CRÉDITOS DE ICMS DE TERCEIROS NA TRANSAÇÃO TRIBUTÁRIA: INOVAÇÃO NO ÂMBITO FISCAL BAIANO

Por Douglas Victore Simões

A sistemática tributária brasileira tem evoluído para incorporar aparatos mais eficazes de negociação e regularização de débitos fiscais, sendo um desses mecanismos a transação tributária.

Apesar de prevista no artigo 171 do CTN desde 1966, somente na última década tal procedimento passou a ocupar papel de destaque no contexto da gestão da dívida ativa dos diversos entes federativos.

Recentemente, o Estado da Bahia, por meio da Lei Estadual nº 14.727/2024, regulamentada pelo Decreto nº 23.622/2025, inovou ao ampliar significativamente o alcance de sua política de transação fiscal, passando a permitir a utilização de créditos de ICMS próprios ou adquiridos de terceiros como instrumento para a quitação parcial de débitos inscritos.

Neste artigo, analisamos os principais aspectos dessa novidade legislativa que, indubitavelmente, pode ser uma oportunidade estratégica para empresas com passivos fiscais relevantes.

1. TRANSAÇÃO TRIBUTÁRIA NO ÂMBITO ESTADUAL

A transação tributária é um instrumento legal de solução consensual de conflitos fiscais, permitindo ao contribuinte e ao Estado negociar condições diferenciadas de quitação de débitos, como descontos em multas e juros, parcelamento em até 120 vezes e, agora, a compensação com créditos de ICMS.

- Dados fornecidos:
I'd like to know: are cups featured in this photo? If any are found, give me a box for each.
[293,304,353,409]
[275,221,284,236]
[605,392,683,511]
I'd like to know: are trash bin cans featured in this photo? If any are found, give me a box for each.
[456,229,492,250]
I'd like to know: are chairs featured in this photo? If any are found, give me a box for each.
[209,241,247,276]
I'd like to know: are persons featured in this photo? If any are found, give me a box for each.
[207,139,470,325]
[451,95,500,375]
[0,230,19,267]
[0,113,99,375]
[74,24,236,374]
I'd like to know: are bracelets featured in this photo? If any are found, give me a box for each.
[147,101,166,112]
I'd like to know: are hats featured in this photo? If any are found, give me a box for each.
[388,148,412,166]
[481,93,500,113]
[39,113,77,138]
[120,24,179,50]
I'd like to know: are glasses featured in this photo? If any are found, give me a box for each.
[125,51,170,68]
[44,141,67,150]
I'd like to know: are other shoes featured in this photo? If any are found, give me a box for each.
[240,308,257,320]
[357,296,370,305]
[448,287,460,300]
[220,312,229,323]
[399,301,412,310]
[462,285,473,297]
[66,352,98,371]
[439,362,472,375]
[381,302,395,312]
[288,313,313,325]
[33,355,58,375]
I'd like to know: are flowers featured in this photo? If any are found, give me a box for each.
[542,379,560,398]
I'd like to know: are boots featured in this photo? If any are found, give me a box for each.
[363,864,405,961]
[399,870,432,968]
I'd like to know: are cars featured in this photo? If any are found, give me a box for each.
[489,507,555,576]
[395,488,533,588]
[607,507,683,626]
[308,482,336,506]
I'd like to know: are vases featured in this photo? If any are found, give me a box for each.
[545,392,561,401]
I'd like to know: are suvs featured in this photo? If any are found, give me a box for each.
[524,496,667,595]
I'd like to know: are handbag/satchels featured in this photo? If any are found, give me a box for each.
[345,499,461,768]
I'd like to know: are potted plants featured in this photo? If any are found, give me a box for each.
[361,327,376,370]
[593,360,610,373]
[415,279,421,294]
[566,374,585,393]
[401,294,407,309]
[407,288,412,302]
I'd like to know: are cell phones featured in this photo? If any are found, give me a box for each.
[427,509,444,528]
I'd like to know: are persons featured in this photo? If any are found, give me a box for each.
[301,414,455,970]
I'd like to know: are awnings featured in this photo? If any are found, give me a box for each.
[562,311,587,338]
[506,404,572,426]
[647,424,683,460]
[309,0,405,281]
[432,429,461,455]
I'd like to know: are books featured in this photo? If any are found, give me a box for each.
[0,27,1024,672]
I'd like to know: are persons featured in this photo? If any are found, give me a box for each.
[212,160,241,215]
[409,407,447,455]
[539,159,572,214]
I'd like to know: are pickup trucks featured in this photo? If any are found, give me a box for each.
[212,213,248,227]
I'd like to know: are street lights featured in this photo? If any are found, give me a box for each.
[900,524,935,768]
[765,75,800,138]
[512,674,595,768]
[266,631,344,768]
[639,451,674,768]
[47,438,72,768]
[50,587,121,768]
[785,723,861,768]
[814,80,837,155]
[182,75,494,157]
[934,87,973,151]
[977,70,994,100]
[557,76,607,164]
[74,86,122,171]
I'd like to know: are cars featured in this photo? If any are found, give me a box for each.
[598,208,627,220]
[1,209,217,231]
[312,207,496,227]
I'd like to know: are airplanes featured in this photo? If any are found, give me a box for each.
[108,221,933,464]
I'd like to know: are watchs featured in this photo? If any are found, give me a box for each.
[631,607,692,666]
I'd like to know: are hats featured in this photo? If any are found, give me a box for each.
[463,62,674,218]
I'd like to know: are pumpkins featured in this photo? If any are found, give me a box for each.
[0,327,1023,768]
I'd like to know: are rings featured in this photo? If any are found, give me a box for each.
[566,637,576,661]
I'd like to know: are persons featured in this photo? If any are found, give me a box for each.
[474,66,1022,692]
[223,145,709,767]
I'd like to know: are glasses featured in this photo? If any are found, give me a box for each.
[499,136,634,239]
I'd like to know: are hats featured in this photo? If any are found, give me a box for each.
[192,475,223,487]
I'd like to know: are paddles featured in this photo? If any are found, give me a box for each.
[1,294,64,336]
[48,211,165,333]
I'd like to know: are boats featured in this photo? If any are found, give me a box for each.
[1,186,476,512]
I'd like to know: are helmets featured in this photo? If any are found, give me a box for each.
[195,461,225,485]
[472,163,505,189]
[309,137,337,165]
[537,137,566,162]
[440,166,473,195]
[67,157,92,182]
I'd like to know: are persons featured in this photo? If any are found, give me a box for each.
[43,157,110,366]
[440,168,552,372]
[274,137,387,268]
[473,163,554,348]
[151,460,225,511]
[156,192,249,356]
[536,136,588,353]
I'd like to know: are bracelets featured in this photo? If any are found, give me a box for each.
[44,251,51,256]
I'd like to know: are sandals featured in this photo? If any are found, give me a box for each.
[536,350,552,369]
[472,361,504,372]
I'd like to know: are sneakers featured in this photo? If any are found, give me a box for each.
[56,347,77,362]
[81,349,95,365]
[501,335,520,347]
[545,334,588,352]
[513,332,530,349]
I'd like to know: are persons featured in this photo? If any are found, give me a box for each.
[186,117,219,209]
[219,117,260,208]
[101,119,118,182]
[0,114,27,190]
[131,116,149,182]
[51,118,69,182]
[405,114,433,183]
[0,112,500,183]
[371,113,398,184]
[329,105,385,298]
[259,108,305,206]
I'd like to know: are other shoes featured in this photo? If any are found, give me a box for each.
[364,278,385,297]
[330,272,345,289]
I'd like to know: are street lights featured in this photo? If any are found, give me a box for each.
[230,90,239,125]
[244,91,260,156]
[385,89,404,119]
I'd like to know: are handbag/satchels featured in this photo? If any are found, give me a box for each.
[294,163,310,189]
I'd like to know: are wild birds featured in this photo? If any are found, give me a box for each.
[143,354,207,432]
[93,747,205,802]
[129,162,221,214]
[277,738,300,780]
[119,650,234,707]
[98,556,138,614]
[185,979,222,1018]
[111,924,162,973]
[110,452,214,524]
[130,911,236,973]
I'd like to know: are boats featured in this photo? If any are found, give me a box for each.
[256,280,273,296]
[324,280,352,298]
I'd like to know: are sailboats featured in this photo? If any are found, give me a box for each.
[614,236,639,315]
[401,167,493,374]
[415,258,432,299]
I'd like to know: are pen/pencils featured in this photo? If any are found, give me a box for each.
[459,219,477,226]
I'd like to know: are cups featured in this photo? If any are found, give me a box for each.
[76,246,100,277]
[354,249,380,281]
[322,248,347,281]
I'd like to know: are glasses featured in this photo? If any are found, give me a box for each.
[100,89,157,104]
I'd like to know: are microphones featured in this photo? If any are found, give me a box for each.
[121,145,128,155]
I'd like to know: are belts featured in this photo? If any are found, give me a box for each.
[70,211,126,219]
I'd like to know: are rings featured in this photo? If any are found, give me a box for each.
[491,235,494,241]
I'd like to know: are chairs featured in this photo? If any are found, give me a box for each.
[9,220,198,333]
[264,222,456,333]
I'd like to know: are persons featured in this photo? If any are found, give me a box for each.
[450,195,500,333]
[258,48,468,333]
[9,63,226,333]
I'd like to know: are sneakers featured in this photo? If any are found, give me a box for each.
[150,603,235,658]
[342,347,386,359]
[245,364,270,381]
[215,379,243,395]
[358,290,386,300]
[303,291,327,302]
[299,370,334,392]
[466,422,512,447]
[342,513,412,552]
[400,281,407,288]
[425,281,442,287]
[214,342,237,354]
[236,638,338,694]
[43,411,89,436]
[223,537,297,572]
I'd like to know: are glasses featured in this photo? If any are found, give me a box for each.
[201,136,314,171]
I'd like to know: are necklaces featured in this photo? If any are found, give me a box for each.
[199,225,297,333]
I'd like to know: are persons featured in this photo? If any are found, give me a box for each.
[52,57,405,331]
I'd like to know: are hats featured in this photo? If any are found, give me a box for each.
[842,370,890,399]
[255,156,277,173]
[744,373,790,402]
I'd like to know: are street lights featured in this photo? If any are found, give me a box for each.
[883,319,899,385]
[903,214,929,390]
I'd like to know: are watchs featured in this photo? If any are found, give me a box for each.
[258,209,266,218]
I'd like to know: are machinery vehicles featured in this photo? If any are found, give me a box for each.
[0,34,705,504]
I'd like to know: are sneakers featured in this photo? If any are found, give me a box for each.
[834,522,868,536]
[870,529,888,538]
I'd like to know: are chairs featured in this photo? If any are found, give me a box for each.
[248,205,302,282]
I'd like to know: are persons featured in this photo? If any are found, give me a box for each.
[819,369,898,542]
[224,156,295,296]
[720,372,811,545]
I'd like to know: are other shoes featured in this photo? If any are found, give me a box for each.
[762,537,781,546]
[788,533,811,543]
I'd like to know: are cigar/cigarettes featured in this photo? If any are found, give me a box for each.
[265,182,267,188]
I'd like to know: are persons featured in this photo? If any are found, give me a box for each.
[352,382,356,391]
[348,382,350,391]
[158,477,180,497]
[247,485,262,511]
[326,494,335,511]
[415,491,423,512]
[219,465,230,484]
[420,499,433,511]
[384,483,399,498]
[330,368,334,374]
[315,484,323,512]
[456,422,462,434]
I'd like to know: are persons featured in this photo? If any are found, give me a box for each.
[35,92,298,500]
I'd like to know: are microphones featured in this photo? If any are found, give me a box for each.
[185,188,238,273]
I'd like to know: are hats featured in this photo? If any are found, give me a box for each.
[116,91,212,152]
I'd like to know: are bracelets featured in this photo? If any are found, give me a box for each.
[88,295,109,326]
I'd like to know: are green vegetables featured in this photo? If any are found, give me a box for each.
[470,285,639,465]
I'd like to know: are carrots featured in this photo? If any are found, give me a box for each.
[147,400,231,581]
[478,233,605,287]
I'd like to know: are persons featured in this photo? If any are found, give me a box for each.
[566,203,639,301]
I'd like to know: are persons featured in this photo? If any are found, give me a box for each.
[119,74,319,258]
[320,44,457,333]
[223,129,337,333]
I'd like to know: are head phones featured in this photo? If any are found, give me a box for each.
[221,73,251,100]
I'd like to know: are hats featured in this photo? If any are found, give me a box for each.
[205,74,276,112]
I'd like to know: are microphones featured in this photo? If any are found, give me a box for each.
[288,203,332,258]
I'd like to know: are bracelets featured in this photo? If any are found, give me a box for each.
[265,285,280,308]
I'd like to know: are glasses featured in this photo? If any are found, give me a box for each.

- Tarefas solicitadas:
- 1) Transcreva, do artigo sobre a transação tributária na Bahia, o trecho que vai de "Recentemente, o Estado" até "passivos fiscais relevantes.".
- 2) Reproduza fielmente as entradas, desde a primeira até a linha que contém "[456,229,492,250]", incluídas ambas as extremidades.
O texto e as entradas são independentes entre si.

- Respostas:
- 1)
Recentemente, o Estado da Bahia, por meio da Lei Estadual nº 14.727/2024, regulamentada pelo Decreto nº 23.622/2025, inovou ao ampliar significativamente o alcance de sua política de transação fiscal, passando a permitir a utilização de créditos de ICMS próprios ou adquiridos de terceiros como instrumento para a quitação parcial de débitos inscritos.

Neste artigo, analisamos os principais aspectos dessa novidade legislativa que, indubitavelmente, pode ser uma oportunidade estratégica para empresas com passivos fiscais relevantes.

- 2)
I'd like to know: are cups featured in this photo? If any are found, give me a box for each.
[293,304,353,409]
[275,221,284,236]
[605,392,683,511]
I'd like to know: are trash bin cans featured in this photo? If any are found, give me a box for each.
[456,229,492,250]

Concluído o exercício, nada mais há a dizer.